C’è uno scontro imbarazzante dietro la vicenda dell’ormai ex gesuita sloveno Marko Ivan Rupnik, 68 anni, personaggio carismatico che ha fondato a Roma il Centro Aletti ed era tra gli artisti cristiani più celebrati al mondo, almeno finché scoppiò lo scandalo degli abusi, autore tra l’altro dei mosaici della Cappella Redemptoris Mater, in Vaticano.

Il Vicariato di Roma, guidato dal cardinale Angelo De Donatis, ha diffuso una nota nella quale informa che il 16 gennaio 2023 il Vicario aveva disposto una «visita canonica» nel Centro Aletti per indagare «sulle dinamiche associative e sulla reale consistenza degli interrogativi sollevati da alcune istanze». Proprio nel centro sarebbero avvenuti alcuni degli abusi denunciati dalle religiose.
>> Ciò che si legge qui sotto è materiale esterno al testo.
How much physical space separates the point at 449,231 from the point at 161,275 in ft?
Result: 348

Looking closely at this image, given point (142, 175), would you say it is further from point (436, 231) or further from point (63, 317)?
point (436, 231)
Nella nota del Vicariato non se ne parla mai: si accenna solo alle non meglio precisate «istanze».

Si legge invece che dall’indagine affidata al «Visitatore» don Giacomo Incitti, Ordinario di Diritto Canonico alla pontificia Università Urbaniana, «emerge con chiarezza che in seno al Centro Aletti è presente una vita comunitaria sana e priva di particolari criticità».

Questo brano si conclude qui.